Dataset entries
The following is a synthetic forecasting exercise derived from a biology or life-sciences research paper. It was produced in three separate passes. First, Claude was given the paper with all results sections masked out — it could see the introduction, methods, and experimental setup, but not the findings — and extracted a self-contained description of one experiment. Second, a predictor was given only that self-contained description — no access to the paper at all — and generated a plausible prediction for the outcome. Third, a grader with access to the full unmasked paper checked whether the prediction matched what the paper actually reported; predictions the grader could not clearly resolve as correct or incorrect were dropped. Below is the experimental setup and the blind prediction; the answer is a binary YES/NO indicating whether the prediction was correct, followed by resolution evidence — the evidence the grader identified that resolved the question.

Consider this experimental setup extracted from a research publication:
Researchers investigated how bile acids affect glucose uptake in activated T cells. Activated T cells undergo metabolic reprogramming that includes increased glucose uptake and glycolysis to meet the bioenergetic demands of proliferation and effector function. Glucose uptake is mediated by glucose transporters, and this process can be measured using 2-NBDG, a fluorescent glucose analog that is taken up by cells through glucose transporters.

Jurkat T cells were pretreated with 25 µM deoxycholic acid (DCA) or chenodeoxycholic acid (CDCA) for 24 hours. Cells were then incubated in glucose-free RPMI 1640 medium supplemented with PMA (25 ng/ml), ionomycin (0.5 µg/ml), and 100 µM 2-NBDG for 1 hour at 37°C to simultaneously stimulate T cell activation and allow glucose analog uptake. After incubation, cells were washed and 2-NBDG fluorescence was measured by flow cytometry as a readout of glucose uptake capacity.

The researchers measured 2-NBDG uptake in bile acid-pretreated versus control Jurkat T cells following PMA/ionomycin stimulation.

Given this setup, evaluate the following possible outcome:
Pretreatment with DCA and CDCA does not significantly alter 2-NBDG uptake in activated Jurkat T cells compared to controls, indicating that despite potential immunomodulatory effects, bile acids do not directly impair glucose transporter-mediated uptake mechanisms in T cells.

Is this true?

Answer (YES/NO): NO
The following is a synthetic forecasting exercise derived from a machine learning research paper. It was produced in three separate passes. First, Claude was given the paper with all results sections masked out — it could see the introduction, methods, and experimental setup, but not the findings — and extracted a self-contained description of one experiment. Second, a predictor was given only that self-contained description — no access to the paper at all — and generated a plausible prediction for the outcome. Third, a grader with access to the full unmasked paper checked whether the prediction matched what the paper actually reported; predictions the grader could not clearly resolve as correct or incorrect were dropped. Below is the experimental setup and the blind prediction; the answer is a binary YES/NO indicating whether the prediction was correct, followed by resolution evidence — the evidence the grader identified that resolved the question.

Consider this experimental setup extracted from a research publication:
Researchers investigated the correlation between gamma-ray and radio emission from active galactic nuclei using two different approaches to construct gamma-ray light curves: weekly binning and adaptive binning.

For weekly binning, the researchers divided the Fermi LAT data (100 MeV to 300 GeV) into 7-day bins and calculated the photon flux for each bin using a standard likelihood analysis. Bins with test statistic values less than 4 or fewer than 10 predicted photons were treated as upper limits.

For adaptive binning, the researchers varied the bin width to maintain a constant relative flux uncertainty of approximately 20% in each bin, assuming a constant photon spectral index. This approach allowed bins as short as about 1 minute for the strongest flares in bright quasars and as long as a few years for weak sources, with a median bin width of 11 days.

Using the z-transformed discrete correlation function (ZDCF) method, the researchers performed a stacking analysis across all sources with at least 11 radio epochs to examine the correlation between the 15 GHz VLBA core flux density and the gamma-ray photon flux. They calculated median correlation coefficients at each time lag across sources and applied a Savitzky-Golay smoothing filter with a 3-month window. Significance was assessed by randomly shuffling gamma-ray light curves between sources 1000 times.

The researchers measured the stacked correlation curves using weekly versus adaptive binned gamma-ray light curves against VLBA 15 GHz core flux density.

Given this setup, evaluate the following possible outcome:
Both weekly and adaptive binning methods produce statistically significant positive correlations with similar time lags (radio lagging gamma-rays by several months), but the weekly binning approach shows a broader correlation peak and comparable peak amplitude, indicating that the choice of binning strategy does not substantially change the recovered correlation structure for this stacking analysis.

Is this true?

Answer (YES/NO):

==

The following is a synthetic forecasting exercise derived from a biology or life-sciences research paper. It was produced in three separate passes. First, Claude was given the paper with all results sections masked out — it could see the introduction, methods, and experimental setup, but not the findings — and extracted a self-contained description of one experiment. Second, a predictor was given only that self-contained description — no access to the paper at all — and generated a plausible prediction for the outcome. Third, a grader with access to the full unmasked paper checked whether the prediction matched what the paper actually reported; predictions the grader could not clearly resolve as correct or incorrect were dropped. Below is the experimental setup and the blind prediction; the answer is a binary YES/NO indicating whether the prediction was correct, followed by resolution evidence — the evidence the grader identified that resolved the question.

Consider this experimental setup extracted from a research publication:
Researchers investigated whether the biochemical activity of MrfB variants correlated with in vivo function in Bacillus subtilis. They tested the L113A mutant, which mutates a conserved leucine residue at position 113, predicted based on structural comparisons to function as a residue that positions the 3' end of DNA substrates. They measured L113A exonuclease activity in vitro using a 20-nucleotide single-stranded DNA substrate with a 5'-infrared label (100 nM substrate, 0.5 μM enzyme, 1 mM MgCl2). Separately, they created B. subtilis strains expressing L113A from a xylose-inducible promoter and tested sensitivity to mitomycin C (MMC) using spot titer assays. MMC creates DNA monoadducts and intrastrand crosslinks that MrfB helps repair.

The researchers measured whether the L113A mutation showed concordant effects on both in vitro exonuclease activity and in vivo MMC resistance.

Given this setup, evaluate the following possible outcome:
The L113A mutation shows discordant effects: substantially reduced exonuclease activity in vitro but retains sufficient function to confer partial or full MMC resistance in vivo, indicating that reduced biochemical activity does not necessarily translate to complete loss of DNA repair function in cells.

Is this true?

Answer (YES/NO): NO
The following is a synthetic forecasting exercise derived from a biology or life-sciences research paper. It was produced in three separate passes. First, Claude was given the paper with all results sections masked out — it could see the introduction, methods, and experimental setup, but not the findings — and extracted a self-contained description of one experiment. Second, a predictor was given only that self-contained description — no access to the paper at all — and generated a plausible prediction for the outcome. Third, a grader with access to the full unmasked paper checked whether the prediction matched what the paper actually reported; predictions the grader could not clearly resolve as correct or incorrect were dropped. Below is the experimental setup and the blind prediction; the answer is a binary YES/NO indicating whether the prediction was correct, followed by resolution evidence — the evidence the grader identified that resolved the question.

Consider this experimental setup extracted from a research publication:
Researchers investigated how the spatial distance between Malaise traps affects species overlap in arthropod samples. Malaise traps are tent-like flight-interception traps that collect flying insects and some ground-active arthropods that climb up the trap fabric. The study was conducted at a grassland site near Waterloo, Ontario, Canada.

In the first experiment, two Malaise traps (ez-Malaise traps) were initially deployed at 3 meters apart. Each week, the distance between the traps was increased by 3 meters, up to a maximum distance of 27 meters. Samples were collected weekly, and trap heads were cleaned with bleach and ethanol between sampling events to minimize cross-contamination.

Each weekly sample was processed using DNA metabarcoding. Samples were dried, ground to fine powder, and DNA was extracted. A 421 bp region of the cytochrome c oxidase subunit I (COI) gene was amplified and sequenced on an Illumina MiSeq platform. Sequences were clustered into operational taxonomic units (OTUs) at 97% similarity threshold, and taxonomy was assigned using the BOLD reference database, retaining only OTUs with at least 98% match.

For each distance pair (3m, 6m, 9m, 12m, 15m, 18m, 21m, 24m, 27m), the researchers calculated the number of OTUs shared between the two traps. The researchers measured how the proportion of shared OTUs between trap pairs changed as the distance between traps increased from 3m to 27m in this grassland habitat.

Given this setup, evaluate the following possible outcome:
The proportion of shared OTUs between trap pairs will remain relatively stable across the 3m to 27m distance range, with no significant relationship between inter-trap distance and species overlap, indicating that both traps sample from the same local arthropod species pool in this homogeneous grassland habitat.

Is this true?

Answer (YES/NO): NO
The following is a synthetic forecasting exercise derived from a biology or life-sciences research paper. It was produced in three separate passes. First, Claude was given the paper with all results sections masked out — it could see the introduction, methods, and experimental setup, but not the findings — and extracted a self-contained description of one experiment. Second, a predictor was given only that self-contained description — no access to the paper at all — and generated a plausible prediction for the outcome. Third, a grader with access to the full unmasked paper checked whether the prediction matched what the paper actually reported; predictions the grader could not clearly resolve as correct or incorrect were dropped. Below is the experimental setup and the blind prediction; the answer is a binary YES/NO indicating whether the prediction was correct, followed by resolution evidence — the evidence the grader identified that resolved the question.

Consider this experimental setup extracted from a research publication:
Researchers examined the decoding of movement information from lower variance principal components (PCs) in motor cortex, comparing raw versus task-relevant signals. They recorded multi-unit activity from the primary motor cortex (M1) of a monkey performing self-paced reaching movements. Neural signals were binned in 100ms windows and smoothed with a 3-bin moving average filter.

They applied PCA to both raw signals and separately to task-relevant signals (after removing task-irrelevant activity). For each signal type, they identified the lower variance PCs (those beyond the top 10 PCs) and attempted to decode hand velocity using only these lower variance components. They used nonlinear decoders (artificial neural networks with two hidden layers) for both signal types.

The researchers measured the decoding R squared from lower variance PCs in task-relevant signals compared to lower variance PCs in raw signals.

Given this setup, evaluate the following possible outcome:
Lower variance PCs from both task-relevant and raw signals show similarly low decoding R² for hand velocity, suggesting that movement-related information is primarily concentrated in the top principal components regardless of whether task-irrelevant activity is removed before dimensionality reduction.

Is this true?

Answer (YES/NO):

...

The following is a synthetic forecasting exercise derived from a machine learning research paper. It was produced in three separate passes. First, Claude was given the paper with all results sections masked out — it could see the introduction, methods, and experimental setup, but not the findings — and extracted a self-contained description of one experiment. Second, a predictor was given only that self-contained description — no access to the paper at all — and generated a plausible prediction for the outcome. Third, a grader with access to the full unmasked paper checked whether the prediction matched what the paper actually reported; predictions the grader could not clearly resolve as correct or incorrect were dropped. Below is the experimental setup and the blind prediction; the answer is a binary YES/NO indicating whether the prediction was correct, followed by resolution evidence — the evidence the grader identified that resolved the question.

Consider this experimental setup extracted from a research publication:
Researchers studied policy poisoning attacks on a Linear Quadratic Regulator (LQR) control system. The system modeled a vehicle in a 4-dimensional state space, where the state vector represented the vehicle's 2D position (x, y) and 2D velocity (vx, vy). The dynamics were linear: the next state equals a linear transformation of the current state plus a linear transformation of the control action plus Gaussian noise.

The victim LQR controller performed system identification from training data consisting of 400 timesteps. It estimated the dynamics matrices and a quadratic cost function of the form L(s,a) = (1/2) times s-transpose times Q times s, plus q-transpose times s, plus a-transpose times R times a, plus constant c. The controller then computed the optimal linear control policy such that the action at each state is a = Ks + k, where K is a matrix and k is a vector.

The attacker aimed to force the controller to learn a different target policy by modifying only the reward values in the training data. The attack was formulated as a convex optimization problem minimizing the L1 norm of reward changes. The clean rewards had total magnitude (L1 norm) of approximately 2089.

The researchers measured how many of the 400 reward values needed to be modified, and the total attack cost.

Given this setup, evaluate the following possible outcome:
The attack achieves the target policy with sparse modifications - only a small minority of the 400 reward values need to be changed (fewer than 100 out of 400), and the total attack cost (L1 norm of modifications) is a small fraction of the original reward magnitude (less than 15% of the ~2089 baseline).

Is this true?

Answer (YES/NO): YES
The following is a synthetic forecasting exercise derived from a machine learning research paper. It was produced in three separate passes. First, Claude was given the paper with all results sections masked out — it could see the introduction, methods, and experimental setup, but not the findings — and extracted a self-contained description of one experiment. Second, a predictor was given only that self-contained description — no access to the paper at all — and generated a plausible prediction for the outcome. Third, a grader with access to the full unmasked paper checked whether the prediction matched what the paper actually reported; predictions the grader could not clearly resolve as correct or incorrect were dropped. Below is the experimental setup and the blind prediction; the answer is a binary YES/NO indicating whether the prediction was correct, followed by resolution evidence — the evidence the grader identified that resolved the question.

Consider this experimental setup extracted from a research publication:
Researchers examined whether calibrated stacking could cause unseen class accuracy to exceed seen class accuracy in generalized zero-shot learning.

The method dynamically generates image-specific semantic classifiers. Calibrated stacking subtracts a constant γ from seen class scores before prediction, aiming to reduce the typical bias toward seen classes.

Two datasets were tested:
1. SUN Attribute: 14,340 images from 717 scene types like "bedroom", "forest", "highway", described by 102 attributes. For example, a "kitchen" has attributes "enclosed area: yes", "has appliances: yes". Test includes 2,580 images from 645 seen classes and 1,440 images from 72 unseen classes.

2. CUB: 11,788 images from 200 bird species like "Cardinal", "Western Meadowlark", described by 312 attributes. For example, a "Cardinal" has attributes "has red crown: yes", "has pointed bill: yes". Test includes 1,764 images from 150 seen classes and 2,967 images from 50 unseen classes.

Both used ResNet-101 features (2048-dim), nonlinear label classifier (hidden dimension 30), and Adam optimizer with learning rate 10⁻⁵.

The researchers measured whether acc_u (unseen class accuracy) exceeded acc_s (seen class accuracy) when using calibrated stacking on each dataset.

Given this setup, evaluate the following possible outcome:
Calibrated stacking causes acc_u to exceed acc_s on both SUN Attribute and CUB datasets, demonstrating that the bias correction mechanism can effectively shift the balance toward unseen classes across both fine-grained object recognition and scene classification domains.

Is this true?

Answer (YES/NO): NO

Work item: Where does the string "arthropod" appear in the records above? Show every line that holds it.

Output:
Researchers investigated how the spatial distance between Malaise traps affects species overlap in arthropod samples. Malaise traps are tent-like flight-interception traps that collect flying insects and some ground-active arthropods that climb up the trap fabric. The study was conducted at a grassland site near Waterloo, Ontario, Canada.
The proportion of shared OTUs between trap pairs will remain relatively stable across the 3m to 27m distance range, with no significant relationship between inter-trap distance and species overlap, indicating that both traps sample from the same local arthropod species pool in this homogeneous grassland habitat.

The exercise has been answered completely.